What the task requires:
Count the lines in the records below that contain the string "Among", with case significant, and reply with that number alone.

[START OF Source data]

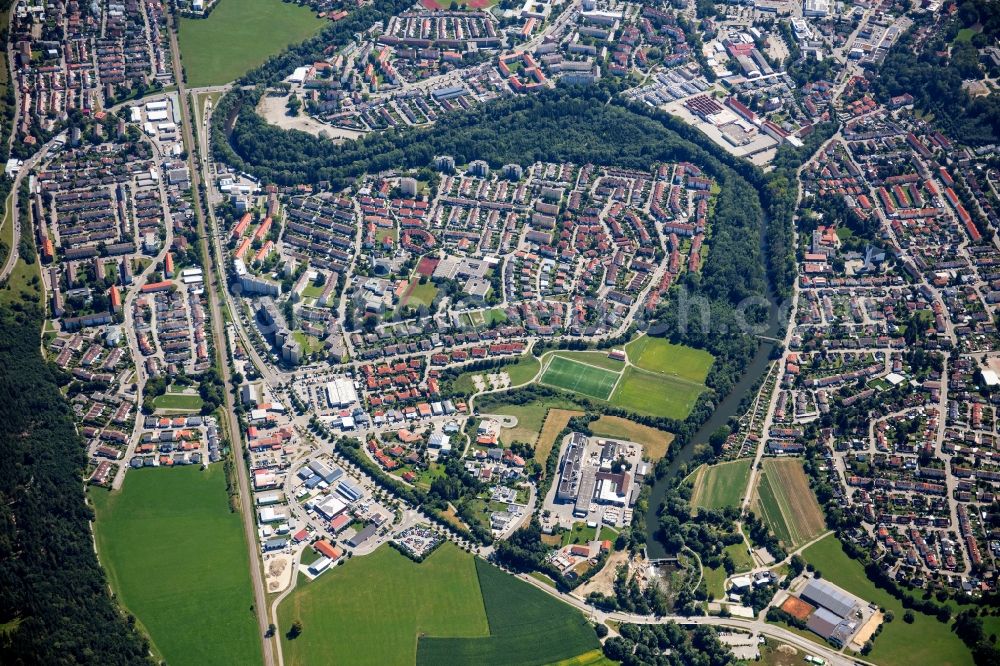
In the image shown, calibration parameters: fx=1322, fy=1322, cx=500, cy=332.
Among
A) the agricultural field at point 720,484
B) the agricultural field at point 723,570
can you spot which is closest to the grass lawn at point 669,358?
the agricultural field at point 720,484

[END OF Source data]
[START OF Source data]

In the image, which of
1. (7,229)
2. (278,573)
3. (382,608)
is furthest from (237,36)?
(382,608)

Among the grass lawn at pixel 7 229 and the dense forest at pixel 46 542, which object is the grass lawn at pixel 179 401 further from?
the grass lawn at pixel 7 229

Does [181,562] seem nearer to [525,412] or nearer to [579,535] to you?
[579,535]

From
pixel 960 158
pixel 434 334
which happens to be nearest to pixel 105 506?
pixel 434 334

[END OF Source data]

Response to this exercise:
2